Berman on offense
Claims Conference chair's memo raises questions about critics' motives
Attorney Julius Berman, embattled chairman of the Conference on Jewish Material Claims Against Germany, struck back at his and the organization’s critics on Thursday, May 30, in a lengthy memorandum to his board of directors. (The Jewish Standard obtained a copy of the memorandum later that day. It is posted on our website,www.jstandard.com. Claims Conference chair’s memo raises questions about critics’ motives )
In recent weeks, the Claims Conference has been under heavy fire for allegedly ignoring for nearly a decade warnings that the organization was being defrauded from within. During a 17-year span, employees and their outside collaborators managed to redirect $57 million to their own pockets. Berman’s memorandum does not ascribe motives to his critics, but the totality of the evidence he presents suggests that self-promotion, rather than genuine concern, was at the heart of their criticisms. The suggestion was only heightened over last weekend as those whom he singled out in his memorandum offered their own responses. Perhaps, however, these should be more accurately described as non-responsive responses.

ABOUT THIS EXERCISE: Extract the passage of the article about Julius Berman's memo that begins with the words "In recent weeks, the" and ends after the words "as non-responsive responses.". The lines that come after this are separate material and have no connection to the article about Julius Berman's memo.

DATASET CONTENT:
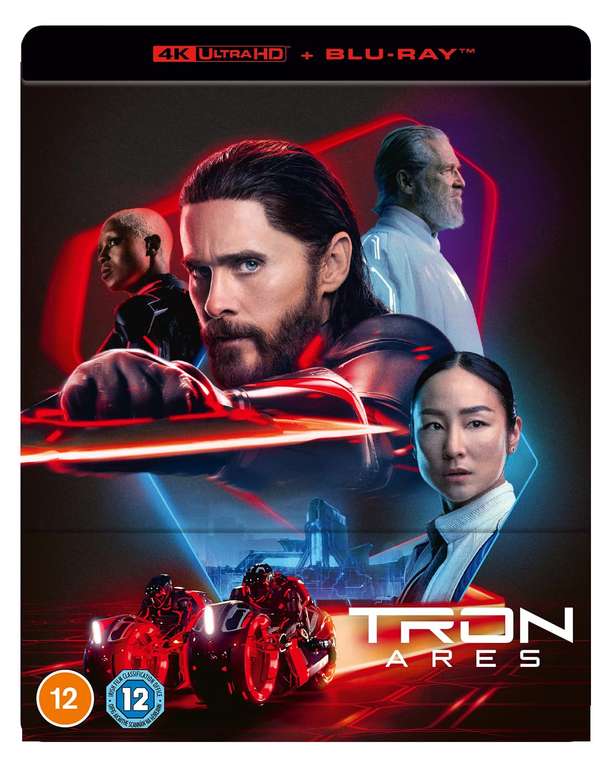 Tron: Ares - 4K Ultra HD Steelbook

RESULT:
In recent weeks, the Claims Conference has been under heavy fire for allegedly ignoring for nearly a decade warnings that the organization was being defrauded from within. During a 17-year span, employees and their outside collaborators managed to redirect $57 million to their own pockets. Berman’s memorandum does not ascribe motives to his critics, but the totality of the evidence he presents suggests that self-promotion, rather than genuine concern, was at the heart of their criticisms. The suggestion was only heightened over last weekend as those whom he singled out in his memorandum offered their own responses. Perhaps, however, these should be more accurately described as non-responsive responses.